Touch-to-Talk: A GUI-Based, Cost-Effective Tactile Robot for ASL Gesture Generation from Text Images

Ambili A. R, Paul S Antony, Mathews Joseph, Vivek P, Noval Bobby Antony

DOI: 10.17148/IJARCCE.2025.14439

Abstract: The Tactile Robot Interpreter (TRI) is an innovative assistive device developed to bridge communication barriers for individuals with multi-sensory impairments. By combining computer vision with robotics, TRI captures text from images or documents and translates it into American Sign Language (ASL) gestures through a robotic hand, facilitating inclusive and accessible communication. However, to ensure broader adoption and real-world applicability, there is a pressing need for a cost-effective yet fully automated solution that maintains the system's functional integrity while remaining affordable for diverse communities.
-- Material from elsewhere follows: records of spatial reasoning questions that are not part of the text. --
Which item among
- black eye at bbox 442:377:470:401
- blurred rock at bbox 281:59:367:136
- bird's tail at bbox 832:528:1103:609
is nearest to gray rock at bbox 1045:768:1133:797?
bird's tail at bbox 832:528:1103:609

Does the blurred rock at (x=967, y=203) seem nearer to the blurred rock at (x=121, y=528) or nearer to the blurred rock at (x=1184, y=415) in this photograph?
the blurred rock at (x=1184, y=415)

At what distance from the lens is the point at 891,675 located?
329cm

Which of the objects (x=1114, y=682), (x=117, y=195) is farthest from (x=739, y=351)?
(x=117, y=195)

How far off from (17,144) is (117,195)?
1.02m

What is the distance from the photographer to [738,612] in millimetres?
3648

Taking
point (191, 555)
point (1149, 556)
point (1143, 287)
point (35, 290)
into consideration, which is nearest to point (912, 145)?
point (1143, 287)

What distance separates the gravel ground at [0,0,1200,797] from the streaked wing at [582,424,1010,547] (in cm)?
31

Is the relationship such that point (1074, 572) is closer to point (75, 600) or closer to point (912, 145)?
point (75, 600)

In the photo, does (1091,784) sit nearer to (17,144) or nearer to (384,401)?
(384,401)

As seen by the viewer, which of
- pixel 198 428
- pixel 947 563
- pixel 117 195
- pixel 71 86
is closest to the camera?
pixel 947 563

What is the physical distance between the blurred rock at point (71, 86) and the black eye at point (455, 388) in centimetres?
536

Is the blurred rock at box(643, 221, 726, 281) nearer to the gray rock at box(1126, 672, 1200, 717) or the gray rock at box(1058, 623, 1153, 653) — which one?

The robotic hand is controlled by an Arduino Uno and actuated by servo motors, which accurately replicate ASL signs based on the corresponding text input acquired through visual methods.  A distinctive feature of TRI is its ability to convey ASL through touch, enabling blind and deaf users to perceive sign language by feeling the robotic hand’s movements. This innovation opens new avenues for communication, education, and digital accessibility, significantly enhancing the independence and social participation of the visually and hearing impaired.. By transforming text into a tangible, interactive ASL experience, the TRI project paves the way for a more inclusive and connected world.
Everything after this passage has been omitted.